Mutch and a companion, Harry
Kinoshiki, said they believed that the sovereignty movement
has come a long way since the early ‘70s.
“They’re
just opening it up to the people,” said Kinoshiki.
Maysana
Aldeguer, who stood in front of the stage with her son Gavin,
said: “I
think they should do this more often. This is a real step forward
for Hawaiians. In the old days they used to gather like this
all the time.”
Kanahele said last night’s show was
intended to dispel misconceptions and fears about the Hawaiian
sovereignty movement and serve as a lead-in for a planned march
of Hawaiian activists and their supporters next Sunday.
“We
thought if the Hawaiians and non-Hawaiians could get the information
that has been withheld and never taught, then it might tune the
mood and emotions for Sunday,” he said. “We did
this in 12 days and we got everybody involved, from the state
to the unions.”
Kanahele was one of 30 Hawaiian sovereignty
activists arrested last June 11 in a Kamehameha Day scuffle
with police at Iolani Palace, former seat of the Hawaiian monarchy.
In 1988 Kanahele was one of 28 Hawaiians arrested in a takeover
of Makapuu Point by Hawaiians who claim the land.
Security last
night was a concern: Council-designated security men with blue
tags on their sleeves were on duty. What appeared to be more than
a dozen Honolulu plain-clothes police officers were scattered in
the crowd early on.
Kanahele said he wanted to make one thing clear:
“This ain’t
Bumpy’s show – this is a family thing.
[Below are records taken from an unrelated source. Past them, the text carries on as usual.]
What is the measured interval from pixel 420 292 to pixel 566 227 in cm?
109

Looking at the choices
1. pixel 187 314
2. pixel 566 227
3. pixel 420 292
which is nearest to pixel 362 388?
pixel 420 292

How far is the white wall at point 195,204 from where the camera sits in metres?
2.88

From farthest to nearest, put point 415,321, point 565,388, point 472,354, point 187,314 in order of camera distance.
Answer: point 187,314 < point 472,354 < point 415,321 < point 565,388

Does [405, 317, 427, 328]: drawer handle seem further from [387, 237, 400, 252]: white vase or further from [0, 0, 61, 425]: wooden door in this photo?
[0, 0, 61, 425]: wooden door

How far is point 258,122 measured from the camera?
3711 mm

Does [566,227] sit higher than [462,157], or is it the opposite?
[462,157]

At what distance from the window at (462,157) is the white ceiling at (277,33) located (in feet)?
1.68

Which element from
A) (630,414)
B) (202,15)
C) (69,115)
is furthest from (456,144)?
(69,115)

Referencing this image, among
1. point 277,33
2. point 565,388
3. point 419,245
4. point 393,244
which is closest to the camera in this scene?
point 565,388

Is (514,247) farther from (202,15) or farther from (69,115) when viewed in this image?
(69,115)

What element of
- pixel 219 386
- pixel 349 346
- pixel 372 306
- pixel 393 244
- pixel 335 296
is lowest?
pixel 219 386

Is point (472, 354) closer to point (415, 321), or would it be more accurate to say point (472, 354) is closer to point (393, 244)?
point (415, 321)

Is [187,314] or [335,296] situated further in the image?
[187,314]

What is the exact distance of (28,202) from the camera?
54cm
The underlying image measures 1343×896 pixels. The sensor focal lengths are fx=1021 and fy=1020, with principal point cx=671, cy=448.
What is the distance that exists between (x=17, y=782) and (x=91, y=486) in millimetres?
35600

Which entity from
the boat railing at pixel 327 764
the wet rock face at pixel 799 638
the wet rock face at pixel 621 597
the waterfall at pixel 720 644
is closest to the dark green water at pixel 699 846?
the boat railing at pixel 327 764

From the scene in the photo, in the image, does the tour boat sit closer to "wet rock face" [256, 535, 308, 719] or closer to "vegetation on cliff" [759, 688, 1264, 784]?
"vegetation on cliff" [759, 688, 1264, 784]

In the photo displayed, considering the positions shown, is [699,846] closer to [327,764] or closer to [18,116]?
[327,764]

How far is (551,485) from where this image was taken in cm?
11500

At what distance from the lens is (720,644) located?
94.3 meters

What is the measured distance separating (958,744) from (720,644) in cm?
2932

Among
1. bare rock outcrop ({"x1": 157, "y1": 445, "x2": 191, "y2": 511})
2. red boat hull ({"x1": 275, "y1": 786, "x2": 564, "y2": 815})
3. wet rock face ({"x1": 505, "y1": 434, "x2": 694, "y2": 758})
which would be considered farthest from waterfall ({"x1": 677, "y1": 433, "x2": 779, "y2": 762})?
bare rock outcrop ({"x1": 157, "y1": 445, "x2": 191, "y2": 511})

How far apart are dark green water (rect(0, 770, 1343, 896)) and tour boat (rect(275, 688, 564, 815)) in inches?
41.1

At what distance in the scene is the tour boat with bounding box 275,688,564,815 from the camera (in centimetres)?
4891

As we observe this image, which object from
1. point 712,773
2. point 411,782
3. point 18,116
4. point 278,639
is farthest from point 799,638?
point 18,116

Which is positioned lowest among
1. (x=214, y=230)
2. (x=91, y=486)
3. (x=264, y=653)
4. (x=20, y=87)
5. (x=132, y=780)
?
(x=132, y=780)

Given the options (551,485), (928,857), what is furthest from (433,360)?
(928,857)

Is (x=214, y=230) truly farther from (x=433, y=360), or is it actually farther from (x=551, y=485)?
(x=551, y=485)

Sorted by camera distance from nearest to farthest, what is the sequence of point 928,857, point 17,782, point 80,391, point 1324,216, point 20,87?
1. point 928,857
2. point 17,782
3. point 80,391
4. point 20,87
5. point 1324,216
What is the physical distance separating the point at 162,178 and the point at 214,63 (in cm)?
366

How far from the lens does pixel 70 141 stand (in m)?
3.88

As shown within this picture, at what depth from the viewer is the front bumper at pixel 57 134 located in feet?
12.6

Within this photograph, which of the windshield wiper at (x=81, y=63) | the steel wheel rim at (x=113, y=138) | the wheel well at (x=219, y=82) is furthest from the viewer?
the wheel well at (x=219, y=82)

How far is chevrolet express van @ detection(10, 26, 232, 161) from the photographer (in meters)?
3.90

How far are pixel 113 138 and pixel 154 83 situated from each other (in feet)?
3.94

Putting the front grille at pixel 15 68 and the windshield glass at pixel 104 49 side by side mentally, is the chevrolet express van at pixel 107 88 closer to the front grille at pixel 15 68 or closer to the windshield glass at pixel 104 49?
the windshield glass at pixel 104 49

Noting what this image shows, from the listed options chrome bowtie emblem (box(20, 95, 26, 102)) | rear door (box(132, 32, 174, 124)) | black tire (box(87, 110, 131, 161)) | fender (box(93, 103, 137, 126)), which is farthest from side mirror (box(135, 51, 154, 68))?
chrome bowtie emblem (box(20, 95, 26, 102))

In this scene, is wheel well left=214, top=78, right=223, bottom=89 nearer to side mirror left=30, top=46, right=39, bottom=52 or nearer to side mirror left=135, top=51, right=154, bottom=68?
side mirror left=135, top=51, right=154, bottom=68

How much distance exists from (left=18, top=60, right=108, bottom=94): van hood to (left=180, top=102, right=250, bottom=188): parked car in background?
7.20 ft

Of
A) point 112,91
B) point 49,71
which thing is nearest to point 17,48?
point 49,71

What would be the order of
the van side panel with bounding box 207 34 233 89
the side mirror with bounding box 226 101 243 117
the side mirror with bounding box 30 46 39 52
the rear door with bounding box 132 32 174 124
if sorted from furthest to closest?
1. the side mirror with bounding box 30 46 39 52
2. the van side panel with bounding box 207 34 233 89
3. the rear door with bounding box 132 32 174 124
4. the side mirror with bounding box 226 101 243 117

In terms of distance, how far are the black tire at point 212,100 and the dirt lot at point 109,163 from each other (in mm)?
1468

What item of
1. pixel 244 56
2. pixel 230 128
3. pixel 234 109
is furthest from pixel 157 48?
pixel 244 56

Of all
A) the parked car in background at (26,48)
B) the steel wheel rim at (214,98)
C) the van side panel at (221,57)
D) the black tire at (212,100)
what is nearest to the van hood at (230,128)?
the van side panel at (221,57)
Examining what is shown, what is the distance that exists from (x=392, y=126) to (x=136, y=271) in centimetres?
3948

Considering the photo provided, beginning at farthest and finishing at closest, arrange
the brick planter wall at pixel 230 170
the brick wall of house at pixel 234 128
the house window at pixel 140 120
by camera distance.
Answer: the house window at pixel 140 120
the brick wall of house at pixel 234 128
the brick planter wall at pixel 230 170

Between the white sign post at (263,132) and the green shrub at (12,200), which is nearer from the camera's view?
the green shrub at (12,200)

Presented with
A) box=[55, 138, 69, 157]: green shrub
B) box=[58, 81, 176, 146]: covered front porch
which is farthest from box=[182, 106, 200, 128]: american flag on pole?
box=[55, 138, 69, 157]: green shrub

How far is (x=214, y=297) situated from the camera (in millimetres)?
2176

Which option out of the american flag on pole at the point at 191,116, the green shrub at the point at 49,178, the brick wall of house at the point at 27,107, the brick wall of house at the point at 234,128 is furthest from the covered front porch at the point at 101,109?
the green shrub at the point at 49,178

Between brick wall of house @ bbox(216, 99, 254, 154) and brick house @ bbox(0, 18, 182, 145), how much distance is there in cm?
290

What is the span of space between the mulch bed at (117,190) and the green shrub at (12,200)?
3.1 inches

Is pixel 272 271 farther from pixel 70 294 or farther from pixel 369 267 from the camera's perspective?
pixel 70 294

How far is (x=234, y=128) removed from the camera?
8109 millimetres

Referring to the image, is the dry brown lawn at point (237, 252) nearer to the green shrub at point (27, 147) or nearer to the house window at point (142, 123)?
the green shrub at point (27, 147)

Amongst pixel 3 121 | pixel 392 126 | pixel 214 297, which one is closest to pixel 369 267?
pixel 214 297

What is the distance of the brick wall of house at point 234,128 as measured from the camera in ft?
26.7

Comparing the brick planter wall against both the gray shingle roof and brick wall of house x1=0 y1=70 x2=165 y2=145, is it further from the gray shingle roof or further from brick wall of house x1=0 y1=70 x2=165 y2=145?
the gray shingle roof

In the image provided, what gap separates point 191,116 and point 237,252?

Like
the Ohana Council, Hawaiians are made up of families – all
different families, but still one big family.”
State
Land and Natural Resources Director Bill Paty participated,
sitting for an interview in which he described June’s arrests as unfortunate.
Paty who said his forebears were citizens of the Hawaiian kingdom, said the overthrow
was a wrong that needs to be righted.
Billy Kurch, executive
producer of last night’s show, said: “I
think what the Hawaiians want to get out there is important
to everyone who calls Hawaii home, both Hawaiians and
non-Hawaiians, because sovereignty is an issue that
affects everyone."
Kurch, raised in Waikiki, said he was approached at
the end of December by Kanahele and officials of other
Hawaiian groups and asked to put together a special
that would both educate and ease fears of violence.
Kurch had been
trying to put together a documentary on Hawaiians but could not
finance it, he said, because “our thing is not a feel-good
story; it’s a story of pain and suffering.”
Among the
activists scattered about the palace lawn before the show started
yesterday afternoon were Palikapu Dedman, president of the Pele
Defense Fund, and his friend Davianna McGregor, Oahu coordinator
for the Protect Kaho’olawe Ohana.
They were hoping to attract
support for building a traditional stone ahu, or religious site,
on the palace lawn fronting King Street. The ahu, they said, would
serve as a lasting symbol of unity for the revitalization and rebuilding
of the Hawaiian nation.
“To come here and watch a re-enactment
of the overthrow is not enough for us,” Dedman said. “We
want to leave something symbolic of the future.”
McGregor
and Dedman said they had been told that they could build the ahu
but that it would have to be torn down afterward. They have appealed
that decision to Gov. John Waihee, they said, and are waiting for
a response.
Dedman and McGregor, Like Kanahele, came with a list
of demands. They want Waihee to adopt their proposals as part of
his 1993 legislative package.
The Ohana Council’s proposed
legislative agenda and that of Dedman and McGregor were remarkably
similar. Among their proposals were calls for free water, medical
care, and pardon of all arrested or imprisoned Hawaiian sovereignty-rights
activists.
Asked to sum up his feelings on yesterday’s event and
the activities to come, Kanahele said: “First, I want to thank
the spirit of aloha for getting us all this. Second, if all our people
put aloha in their hearts to its fullest extent they will find their
culture is as pure and strong as has always been.”